To-do list:
a – Please transcribe the part of the judgment starting with "In StealthConstruction the" and going on through "the necessary documentation.".
b – Name each individual the judgment refers to with a title such as "Mr", "J" or "KC".

--- START Document ---

The question under this head is: when did Comet decide to repay the KIL RCF? That, to my mind, is the key issue in this appeal. As David Richards J correctly said in Re Stealth Construction Ltd [2011] EWHC 1305 (Ch), [2012] 1 BCLC 297 at [63] it is a question of fact to be determined in the particular circumstances of each case. A contractual obligation to make the repayment is neither a necessary nor a sufficient condition.

42.

In Wills v Corfe Joinery Ltd [1997] BCC 511 the company owed money to two of its directors. In January 1994 they gave notice to the company that it was their intention to call in the loans in January 1995 and not before. That was approved and recorded in a board minute. The loans were in fact repaid by cheques drawn in February 1995, a few days before the company went into creditors’ voluntary liquidation. Lloyd J held that the date of the relevant decision was made at or immediately before the cheques were drawn. Even if the company had accepted an obligation in 1994 to repay the loans in January 1995, “it was necessary for the board to review at that time whether to honour that obligation.” In my judgment, the key to that decision was that a lot of debts were repayable by the company in January 1995 and the company had to decide which ones to repay.

43.

In StealthConstruction the relevant parties made an oral agreement in October 2007 under which monies would be lent to the company secured by a second charge on property. That agreement was not legally binding, because of a lack of formality. Instructions were given to solicitors to draft the necessary documentation between October and December 2008. David Richards J held that the relevant decision was taken in about November 2008. As he explained, where there had been an interval of 12 months or more between the oral agreement and the execution of the charge, that would “necessarily involve a decision to proceed with the grant of the charge”. The key to that case, to my mind, is that in the absence of any enforceable obligation to grant the charge, the decision to grant must have been taken at the earliest when the solicitor was instructed to prepare the necessary documentation.

44.

I do not regard either of these cases as laying down any point of principle. Each is a decision on its own facts. But I agree with Mr Gledhill KC that in both those cases there was more than one decision, and the question for the judge in each case was which was the operative decision for the purposes of section 239.

45.

The judge found that Mr Enoch, who was a director of Comet as well as being Kesa’s General Counsel, led the team agreeing the terms of the transaction. He took the key role in negotiating the detailed terms of the transaction on the Kesa side. He was clearly involved in, and agreed the fundamentals, and in particular, that the various intragroup debts would be repaid. He was acting very much in an executive capacity. His job was to get the deal done. The overriding objective was to achieve a “clean break” which capped Kesa’s exposure to Comet. The judge found that the remainder of the board of Comet were content to leave the details to him, although Mr Platt was also part of the “core deal team”. Mr Enoch saw no conflict between his role as director of Comet and his role as Kesa’s General Counsel. The judge said at [244]:

“Individuals comprising the majority of Comet’s Board… were clearly content, either consciously or by leaving the details to Mr Enoch, to enter into a transaction which contemplated Comet taking actions that, left to its own devices, might well be perceived as not being in its own interest. … Kesa was driven entirely by the desire for a clean break, whilst meeting its objective of leaving Comet with a capital structure that could allow it to continue as a going concern. No separate interest of Comet was perceived to exist.”

--- END Document ---
--- START Information provided ---

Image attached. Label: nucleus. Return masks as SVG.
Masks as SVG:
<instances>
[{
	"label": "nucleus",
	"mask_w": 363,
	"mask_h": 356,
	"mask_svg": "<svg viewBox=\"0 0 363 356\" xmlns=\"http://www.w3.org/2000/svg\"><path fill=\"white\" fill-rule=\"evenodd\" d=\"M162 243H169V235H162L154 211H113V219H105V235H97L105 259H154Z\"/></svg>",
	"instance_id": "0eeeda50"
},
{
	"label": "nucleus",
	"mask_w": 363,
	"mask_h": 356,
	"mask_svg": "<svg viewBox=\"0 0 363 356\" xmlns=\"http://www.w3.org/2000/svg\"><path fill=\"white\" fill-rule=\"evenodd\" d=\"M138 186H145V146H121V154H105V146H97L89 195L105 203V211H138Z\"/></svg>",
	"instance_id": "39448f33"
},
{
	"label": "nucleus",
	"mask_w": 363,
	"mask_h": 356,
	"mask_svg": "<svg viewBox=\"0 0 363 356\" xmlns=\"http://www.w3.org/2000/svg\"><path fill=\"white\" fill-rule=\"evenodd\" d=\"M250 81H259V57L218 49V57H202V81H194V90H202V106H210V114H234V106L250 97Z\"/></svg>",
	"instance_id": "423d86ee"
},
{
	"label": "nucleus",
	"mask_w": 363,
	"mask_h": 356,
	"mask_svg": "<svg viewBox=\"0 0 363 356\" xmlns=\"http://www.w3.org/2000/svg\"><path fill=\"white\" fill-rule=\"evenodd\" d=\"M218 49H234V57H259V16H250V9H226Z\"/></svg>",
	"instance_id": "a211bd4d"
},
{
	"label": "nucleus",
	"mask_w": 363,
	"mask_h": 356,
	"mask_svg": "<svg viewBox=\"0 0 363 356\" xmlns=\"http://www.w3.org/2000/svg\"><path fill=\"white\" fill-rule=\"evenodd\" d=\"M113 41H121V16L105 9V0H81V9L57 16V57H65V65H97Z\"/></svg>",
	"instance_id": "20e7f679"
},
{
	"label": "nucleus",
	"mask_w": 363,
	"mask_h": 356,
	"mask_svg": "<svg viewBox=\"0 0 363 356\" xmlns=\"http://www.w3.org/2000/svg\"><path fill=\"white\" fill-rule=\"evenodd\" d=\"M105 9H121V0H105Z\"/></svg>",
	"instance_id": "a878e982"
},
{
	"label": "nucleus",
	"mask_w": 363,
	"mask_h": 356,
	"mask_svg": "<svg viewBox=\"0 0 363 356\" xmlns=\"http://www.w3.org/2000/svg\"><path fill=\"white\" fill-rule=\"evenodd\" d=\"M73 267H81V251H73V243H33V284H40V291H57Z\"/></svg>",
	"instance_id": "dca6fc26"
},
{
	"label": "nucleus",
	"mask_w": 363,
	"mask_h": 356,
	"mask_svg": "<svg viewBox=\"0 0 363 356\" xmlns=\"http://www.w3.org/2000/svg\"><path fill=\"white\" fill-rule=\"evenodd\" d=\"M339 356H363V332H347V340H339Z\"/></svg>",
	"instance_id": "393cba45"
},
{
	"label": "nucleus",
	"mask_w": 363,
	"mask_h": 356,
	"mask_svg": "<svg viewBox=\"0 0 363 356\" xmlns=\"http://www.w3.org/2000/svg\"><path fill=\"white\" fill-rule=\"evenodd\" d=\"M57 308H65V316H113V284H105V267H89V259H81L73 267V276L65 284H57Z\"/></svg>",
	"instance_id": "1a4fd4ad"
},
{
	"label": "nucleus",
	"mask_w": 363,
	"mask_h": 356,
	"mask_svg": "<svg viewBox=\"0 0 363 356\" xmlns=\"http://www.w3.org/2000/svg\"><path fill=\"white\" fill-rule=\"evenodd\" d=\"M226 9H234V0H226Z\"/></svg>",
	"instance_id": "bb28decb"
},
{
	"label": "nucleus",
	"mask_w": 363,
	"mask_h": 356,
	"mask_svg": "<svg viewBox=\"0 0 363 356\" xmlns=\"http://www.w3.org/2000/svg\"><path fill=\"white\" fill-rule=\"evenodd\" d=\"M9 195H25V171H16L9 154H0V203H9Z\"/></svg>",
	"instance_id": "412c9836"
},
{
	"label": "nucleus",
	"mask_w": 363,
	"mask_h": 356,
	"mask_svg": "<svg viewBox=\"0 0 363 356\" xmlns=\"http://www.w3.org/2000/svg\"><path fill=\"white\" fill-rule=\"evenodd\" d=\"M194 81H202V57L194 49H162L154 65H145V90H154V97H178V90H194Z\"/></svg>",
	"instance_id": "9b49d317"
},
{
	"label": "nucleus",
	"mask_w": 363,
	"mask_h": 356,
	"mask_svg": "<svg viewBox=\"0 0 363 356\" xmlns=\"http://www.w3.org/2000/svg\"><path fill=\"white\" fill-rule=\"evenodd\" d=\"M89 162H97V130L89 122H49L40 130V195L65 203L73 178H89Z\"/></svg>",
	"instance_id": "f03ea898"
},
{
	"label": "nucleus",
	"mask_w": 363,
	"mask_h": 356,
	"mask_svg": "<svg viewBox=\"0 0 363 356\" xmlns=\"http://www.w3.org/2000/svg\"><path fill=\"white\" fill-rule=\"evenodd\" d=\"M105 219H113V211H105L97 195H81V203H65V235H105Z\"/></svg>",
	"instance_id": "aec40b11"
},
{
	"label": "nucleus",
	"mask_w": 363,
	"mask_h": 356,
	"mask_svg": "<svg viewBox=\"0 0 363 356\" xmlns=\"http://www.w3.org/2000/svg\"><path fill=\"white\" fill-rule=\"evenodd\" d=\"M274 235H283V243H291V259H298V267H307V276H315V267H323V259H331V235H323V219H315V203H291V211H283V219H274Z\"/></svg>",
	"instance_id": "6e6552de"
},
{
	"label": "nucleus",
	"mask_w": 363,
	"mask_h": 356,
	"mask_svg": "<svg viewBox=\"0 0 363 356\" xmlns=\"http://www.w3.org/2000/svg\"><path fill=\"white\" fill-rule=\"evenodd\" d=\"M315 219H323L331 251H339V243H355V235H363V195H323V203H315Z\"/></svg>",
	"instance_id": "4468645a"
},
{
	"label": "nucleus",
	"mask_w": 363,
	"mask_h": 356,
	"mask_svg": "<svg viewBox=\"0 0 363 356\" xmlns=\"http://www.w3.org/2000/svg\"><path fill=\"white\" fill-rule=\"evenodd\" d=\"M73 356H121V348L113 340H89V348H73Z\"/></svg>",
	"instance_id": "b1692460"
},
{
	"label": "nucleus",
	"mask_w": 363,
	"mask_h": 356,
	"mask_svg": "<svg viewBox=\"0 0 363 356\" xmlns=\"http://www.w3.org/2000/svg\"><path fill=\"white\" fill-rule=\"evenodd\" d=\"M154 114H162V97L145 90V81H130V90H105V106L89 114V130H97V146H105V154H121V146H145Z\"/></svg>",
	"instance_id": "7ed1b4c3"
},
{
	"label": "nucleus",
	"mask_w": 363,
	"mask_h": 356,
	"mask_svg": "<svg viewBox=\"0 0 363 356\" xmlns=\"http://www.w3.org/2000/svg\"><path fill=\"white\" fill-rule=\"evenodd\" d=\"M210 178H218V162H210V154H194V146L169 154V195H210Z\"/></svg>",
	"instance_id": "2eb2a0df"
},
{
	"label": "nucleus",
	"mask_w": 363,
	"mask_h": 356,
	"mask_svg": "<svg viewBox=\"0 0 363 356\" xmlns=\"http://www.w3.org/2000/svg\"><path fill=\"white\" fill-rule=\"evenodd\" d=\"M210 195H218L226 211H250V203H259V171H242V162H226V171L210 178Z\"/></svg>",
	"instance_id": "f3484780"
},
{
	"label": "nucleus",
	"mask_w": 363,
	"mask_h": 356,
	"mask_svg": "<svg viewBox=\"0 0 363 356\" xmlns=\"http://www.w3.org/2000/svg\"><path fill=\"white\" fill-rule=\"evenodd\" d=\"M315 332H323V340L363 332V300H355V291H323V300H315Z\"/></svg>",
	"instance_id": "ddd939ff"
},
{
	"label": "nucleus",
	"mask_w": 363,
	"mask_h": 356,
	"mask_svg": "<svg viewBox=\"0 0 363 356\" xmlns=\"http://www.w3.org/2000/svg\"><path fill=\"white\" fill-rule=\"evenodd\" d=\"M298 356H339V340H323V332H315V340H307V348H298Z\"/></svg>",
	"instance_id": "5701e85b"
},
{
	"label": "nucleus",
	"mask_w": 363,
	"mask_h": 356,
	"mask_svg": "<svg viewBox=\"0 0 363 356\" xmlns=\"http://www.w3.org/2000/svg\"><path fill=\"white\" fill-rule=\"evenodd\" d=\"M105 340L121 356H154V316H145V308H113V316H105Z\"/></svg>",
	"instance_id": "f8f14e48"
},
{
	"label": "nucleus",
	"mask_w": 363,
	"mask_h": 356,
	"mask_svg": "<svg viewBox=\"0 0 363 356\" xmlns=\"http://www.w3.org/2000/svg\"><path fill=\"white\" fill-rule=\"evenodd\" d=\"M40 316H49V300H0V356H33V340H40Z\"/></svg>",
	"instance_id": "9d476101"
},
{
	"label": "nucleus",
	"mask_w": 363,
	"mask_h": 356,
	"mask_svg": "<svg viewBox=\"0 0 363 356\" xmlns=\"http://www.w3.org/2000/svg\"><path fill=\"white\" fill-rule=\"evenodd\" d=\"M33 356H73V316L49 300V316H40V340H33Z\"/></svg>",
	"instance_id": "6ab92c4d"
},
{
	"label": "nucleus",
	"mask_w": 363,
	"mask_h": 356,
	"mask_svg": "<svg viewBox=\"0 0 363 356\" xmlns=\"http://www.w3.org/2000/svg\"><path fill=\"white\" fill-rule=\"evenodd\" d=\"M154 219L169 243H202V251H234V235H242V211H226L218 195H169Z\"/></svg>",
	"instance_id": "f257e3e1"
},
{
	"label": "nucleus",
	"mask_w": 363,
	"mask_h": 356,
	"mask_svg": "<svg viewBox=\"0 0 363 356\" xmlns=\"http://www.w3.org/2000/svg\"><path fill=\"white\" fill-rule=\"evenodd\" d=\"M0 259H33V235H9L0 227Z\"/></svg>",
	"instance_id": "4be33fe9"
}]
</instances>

--- END Information provided ---

The results:
a –
In StealthConstruction the relevant parties made an oral agreement in October 2007 under which monies would be lent to the company secured by a second charge on property. That agreement was not legally binding, because of a lack of formality. Instructions were given to solicitors to draft the necessary documentation between October and December 2008. David Richards J held that the relevant decision was taken in about November 2008. As he explained, where there had been an interval of 12 months or more between the oral agreement and the execution of the charge, that would “necessarily involve a decision to proceed with the grant of the charge”. The key to that case, to my mind, is that in the absence of any enforceable obligation to grant the charge, the decision to grant must have been taken at the earliest when the solicitor was instructed to prepare the necessary documentation.

b –
David Richards J
Lloyd J
Mr Gledhill KC
Mr Enoch
Mr Platt